Summary
International Symposium on Nonlinear Theory and its Applications
2017
Session Number:A2L-D
Session:
Number:A2L-D-2
Layer Specificity of Acquired Memory Duration in Multilayer LSTM Networks
Kazuki Hatanaka, Jun-Nosuke Teramae, Naoki Wakamiya,
pp.162-165
Publication Date:2017/12/4
Online ISSN:2188-5079
DOI:10.34385/proc.29.A2L-D-2
PDF download (162.5KB)
Summary:
The LSTM network is a recurrent neural network achieving impressive performance on machine learning tasks of sequential data recently. The network consists of many LSTM units that are able to store past inputs into their internal memory variables. If the number of the LSTM units of the network is fixed, achieved performance of the network generally increases as the numbers of layers of the network increases. It remains unclear, however, why deeper LSTM networks can achieve higher performance.
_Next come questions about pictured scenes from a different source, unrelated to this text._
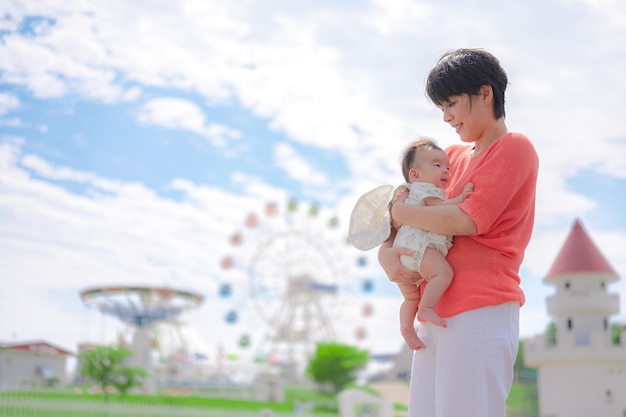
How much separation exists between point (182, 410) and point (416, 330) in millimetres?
22828

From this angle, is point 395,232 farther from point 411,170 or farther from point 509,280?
point 509,280

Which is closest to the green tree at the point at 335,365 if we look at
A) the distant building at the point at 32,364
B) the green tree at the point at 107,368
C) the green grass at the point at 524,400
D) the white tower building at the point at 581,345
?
the green grass at the point at 524,400

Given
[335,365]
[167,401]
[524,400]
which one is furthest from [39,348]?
[524,400]

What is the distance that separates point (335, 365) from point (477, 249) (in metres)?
37.8

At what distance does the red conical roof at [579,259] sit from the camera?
1977 centimetres

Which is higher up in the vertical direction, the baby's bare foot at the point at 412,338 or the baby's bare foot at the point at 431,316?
the baby's bare foot at the point at 431,316

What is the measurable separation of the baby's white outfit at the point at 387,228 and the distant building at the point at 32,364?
29.6m

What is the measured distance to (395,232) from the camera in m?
2.36

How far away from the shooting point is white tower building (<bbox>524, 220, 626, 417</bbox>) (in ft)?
61.7

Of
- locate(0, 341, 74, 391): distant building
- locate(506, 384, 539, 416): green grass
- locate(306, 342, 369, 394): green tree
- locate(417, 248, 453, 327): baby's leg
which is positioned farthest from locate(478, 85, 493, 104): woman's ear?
locate(306, 342, 369, 394): green tree

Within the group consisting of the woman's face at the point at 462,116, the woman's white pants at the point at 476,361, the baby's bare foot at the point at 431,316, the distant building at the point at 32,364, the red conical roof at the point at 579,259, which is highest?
the red conical roof at the point at 579,259

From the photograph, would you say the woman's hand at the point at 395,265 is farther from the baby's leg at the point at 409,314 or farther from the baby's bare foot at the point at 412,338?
the baby's bare foot at the point at 412,338

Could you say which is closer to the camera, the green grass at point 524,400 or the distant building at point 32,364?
the green grass at point 524,400

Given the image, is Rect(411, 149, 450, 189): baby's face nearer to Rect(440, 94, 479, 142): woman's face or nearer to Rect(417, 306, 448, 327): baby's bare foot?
Rect(440, 94, 479, 142): woman's face
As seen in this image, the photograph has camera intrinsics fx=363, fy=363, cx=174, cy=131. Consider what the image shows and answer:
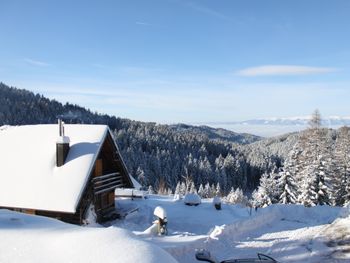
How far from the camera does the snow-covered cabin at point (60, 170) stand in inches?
738

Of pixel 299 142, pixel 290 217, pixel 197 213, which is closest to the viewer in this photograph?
pixel 290 217

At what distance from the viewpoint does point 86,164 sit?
19781mm

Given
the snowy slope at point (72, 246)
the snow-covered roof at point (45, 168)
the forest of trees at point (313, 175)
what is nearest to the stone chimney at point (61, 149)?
the snow-covered roof at point (45, 168)

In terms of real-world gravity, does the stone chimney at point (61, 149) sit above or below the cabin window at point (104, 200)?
above

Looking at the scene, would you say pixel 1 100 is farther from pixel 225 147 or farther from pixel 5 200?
pixel 5 200

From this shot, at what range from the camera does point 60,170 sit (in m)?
19.7

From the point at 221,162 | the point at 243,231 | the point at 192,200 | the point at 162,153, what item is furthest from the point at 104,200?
the point at 221,162

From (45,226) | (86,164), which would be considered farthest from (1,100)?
(45,226)

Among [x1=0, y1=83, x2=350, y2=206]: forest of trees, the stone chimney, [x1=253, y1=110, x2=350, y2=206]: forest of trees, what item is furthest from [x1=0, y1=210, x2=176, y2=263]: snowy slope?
[x1=253, y1=110, x2=350, y2=206]: forest of trees

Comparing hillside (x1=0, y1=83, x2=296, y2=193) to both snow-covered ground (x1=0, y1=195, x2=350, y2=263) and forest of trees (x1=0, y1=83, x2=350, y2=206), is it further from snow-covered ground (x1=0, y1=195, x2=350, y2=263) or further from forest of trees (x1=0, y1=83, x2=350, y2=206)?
snow-covered ground (x1=0, y1=195, x2=350, y2=263)

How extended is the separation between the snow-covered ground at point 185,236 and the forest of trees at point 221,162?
1111 centimetres

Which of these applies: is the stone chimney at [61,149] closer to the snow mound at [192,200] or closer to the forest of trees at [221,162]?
the forest of trees at [221,162]

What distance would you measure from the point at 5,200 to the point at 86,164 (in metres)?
4.56

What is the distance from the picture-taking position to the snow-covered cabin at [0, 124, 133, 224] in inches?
738
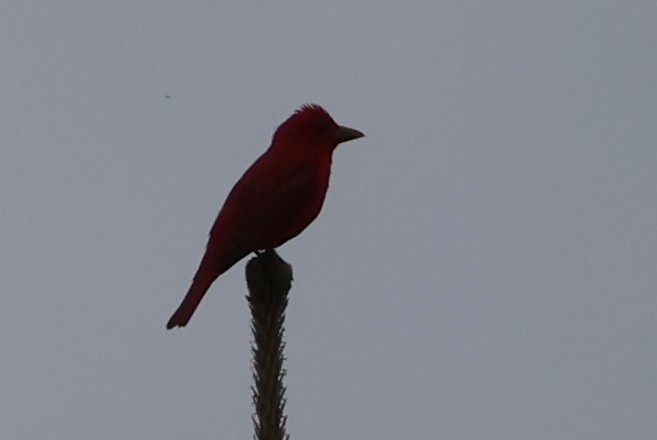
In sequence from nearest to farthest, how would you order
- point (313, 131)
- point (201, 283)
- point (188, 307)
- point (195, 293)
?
point (188, 307), point (195, 293), point (201, 283), point (313, 131)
As a first step to answer the question, here, we analyze layer-wise difference of temporal dynamics of the memory variable of each unit. We found that units in a deeper layer averagely keep longer memory duration than these in a shallower layer. We also found that memory duration is broadly distributed among units in a deeper layer than a shallower layer. These results mean that units in different layers share different roles of memorization.